JOB 1: Write out the part of the comment on clustered data processing starting with "Now you take" and going on through "about 4 seconds.", word for word.

Hacker News new | ask | show | jobs
by ChuckMcM 3670 days ago
I like the analysis, basically it says "hey you don't have big data" :-) but that requires a bit more explanation.

The only advantage of clustered systems like Spark, Hadoop, and others is aggregate bandwidth to disk and memory. We know that because Amdahl's law tells us that parallelizing something invariably adds overhead. So from a systems perspective that overhead has to be "paid for" by some other improvement, and we'll see that it is access to data.

If your task is to process a 2TB data set, on a single machine using a 6GBS SATA channel and 2TB of FLASH SSDs you can read in that dataset into memory in 3333 seconds (at 600MB/sec which is very optimistic for our system), process it, and lets say you write out a 200GB reduced data set for another 333 seconds. so, conveniently, an hour of I/O time.

Now you take that same dataset and distribute it evenly across a thousand nodes. Each one then has 2GB of the data on it. Each node can read in their portion of the data set in 3 seconds, process it and write out their reduction in .3 seconds.

You have "paid" for the overhead of parallelization by trading an I/O cost of an hour for an I/O cost of about 4 seconds.

That is when parallel data reduction architectures are better for a problem than a single threaded architecture. And that "betterness" is purely artificial in the sense that you would be better off with a single system that had 1,000 times the I/O bandwidth (cough mainframe cough) than 1,000 systems with the more limited bandwidth. However a 1,000 machines with one SSD it still cheaper buy than one mainframe of similar capability. So if, and its a big if, your algorithm can be expressed as a data map / reduce problem, and your data is large enough to push the cost of getting it into memory to have a look at significantly beyond cost of executing the program, then you can benefit positively by running it on a cluster rather than running it on a local machine.

JOB 2: Repeat the listing below exactly as it appears, from its first line to its last.

RECORDS FOR THE TASK:
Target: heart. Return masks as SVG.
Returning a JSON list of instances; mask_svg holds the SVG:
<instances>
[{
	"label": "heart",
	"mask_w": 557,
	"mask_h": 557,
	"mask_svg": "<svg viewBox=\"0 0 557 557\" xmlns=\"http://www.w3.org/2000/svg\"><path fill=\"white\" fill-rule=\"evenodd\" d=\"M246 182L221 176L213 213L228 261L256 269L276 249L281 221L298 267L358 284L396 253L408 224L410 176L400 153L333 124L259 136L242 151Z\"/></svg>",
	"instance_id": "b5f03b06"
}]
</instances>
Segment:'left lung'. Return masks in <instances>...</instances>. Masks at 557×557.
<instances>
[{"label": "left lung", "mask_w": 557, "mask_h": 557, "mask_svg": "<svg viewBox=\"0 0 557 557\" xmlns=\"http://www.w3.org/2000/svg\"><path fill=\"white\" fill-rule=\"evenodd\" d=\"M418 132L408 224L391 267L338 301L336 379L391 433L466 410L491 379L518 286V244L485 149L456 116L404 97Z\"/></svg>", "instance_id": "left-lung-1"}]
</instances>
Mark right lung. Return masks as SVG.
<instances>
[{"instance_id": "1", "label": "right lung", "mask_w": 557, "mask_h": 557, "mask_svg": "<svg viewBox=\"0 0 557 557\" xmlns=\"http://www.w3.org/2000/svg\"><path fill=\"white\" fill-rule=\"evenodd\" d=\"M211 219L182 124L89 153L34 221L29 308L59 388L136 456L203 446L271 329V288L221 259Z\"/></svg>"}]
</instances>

EXERCISE SOLUTION 1:
Now you take that same dataset and distribute it evenly across a thousand nodes. Each one then has 2GB of the data on it. Each node can read in their portion of the data set in 3 seconds, process it and write out their reduction in .3 seconds.

You have "paid" for the overhead of parallelization by trading an I/O cost of an hour for an I/O cost of about 4 seconds.

EXERCISE SOLUTION 2:
Target: heart. Return masks as SVG.
Returning a JSON list of instances; mask_svg holds the SVG:
<instances>
[{
	"label": "heart",
	"mask_w": 557,
	"mask_h": 557,
	"mask_svg": "<svg viewBox=\"0 0 557 557\" xmlns=\"http://www.w3.org/2000/svg\"><path fill=\"white\" fill-rule=\"evenodd\" d=\"M246 182L221 176L213 213L228 261L256 269L276 249L281 221L298 267L358 284L396 253L408 224L410 176L400 153L333 124L259 136L242 151Z\"/></svg>",
	"instance_id": "b5f03b06"
}]
</instances>
Segment:'left lung'. Return masks in <instances>...</instances>. Masks at 557×557.
<instances>
[{"label": "left lung", "mask_w": 557, "mask_h": 557, "mask_svg": "<svg viewBox=\"0 0 557 557\" xmlns=\"http://www.w3.org/2000/svg\"><path fill=\"white\" fill-rule=\"evenodd\" d=\"M418 132L408 224L391 267L338 301L336 379L391 433L466 410L491 379L518 286V244L485 149L456 116L404 97Z\"/></svg>", "instance_id": "left-lung-1"}]
</instances>
Mark right lung. Return masks as SVG.
<instances>
[{"instance_id": "1", "label": "right lung", "mask_w": 557, "mask_h": 557, "mask_svg": "<svg viewBox=\"0 0 557 557\" xmlns=\"http://www.w3.org/2000/svg\"><path fill=\"white\" fill-rule=\"evenodd\" d=\"M211 219L182 124L89 153L34 221L29 308L59 388L136 456L203 446L271 329V288L221 259Z\"/></svg>"}]
</instances>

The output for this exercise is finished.